** Set problem a **
What rate did eurozone inflation reach last month, according to the piece on the European Central Bank and inflation?

The ECB’s job is very hard right now.

Officially its sole job is to guard against inflation. But in the 20 years since the formation of the euro, there’s been approximately no inflation. The bank could have been forgiven for being complacent. It has, for instance, been trying to raise rather than lower inflation for the last nine years or so. Despite having the ability to print unlimited quantities of money, it has failed. Likewise, the Bank of Japan has been trying and failing to increase inflation for ten years.

Now all of a sudden, inflation is here. Having averaged just 1.7 per cent since the formation of the euro in 2002, and never gotten higher than 4.1 per cent, inflation last month reached 7.4 per cent.

This is not how it was meant to happen. Inflation was meant to gradually tick up to the two per cent target, and maybe exceed it slightly. Central bankers might have expected to subdue it with a gentle tap of the brakes. 

But looking at 7.4 per cent inflation in the eurozone, a gentle tap might not do it. To get inflation back under control, the ECB might have to tighten so much that we end up with a recession. 

This is the 1980 scenario: when the Fed decided to get tough on inflation by raising rates sharply. It succeeded in killing off inflation but it crashed the economy in the process.

These are the stakes. Inflation can be very bad. When it's allowed to get out of control it reduces spending power more than wages are increased. And the longer it beds in, the harder it is to eradicate since it gets built into wage expectations and so on. But tightening too much can cause a recession.

So why doesn't the ECB act firmly and quickly, and nip inflation in the bud? 

Too hot or cold

If the European economy is an engine, inflation is an engine overheating. It's the machine going past the limit of its capabilities. 

The European Central Bank can lower the temperature of the engine (reduce the total amount of spending in the economy) by taking its foot off the accelerator (raising interest rates, aka reducing the size of its balance sheet). 

There's an additional detail: not all prices come from within the European economy. The price and quantity of imports come from outside the European economy, and are frankly a bad fit for the whole engine metaphor.

So central bankers, whose job is to make sure the engine is running at the right temperature, need to distinguish the inflation that comes from within the economy from the inflation coming from outside it. Central bankers can only affect inflation that comes from inside the economy.

** Supplied data **

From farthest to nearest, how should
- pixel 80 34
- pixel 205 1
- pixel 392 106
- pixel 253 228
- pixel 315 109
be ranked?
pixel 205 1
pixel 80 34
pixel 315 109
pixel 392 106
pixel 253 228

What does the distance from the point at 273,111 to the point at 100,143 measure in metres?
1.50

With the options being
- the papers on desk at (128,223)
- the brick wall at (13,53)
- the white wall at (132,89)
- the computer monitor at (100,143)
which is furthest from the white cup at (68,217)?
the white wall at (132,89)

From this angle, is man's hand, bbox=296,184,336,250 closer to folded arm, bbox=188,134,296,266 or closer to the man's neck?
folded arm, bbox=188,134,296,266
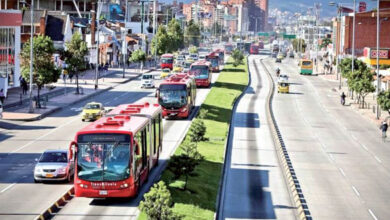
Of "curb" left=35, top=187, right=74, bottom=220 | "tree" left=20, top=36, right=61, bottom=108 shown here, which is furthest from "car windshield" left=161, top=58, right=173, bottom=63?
"curb" left=35, top=187, right=74, bottom=220

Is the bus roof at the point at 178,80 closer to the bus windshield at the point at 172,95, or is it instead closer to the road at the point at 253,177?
the bus windshield at the point at 172,95

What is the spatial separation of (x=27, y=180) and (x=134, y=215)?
9284mm

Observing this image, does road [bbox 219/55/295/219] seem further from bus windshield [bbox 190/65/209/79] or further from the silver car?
bus windshield [bbox 190/65/209/79]

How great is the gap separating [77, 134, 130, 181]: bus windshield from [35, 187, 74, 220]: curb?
166cm

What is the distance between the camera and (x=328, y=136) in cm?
6469

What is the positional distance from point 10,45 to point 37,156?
47245 millimetres

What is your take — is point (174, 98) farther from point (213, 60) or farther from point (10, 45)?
point (213, 60)

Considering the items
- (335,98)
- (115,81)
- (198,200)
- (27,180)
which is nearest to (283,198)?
(198,200)

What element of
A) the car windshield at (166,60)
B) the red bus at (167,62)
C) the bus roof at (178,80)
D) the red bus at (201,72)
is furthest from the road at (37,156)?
the car windshield at (166,60)

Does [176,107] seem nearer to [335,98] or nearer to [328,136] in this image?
[328,136]

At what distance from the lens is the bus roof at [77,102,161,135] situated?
33.2 meters

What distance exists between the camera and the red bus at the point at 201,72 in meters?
95.1

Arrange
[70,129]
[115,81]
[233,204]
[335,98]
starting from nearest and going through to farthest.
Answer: [233,204]
[70,129]
[335,98]
[115,81]

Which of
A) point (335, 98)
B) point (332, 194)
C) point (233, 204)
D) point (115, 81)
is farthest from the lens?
point (115, 81)
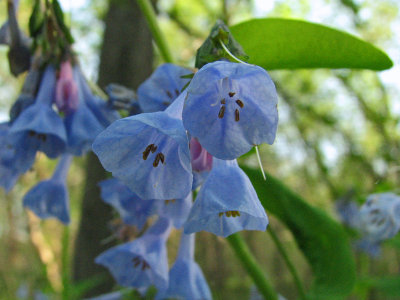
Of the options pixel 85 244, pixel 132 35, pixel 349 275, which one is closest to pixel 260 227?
pixel 349 275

** Set problem b **
Arrange the listing's lines as a JSON list of strings, one string per line, from the line with "At what distance" through the end of the listing, omitting blank lines and leaving out the pictures.

** Worked answer a **
7.4 per cent.

** Worked answer b **
[
  "At what distance from the lens is the bus roof at [77,102,161,135] situated?",
  "33.2 meters",
  "What distance exists between the camera and the red bus at the point at 201,72 in meters?",
  "95.1",
  "Arrange",
  "[70,129]",
  "[115,81]",
  "[233,204]",
  "[335,98]",
  "starting from nearest and going through to farthest.",
  "Answer: [233,204]",
  "[70,129]",
  "[335,98]",
  "[115,81]",
  "Which of",
  "A) point (335, 98)",
  "B) point (332, 194)",
  "C) point (233, 204)",
  "D) point (115, 81)",
  "is farthest from the lens?",
  "point (115, 81)",
  "Of the options pixel 85 244, pixel 132 35, pixel 349 275, which one is closest to pixel 260 227?",
  "pixel 349 275"
]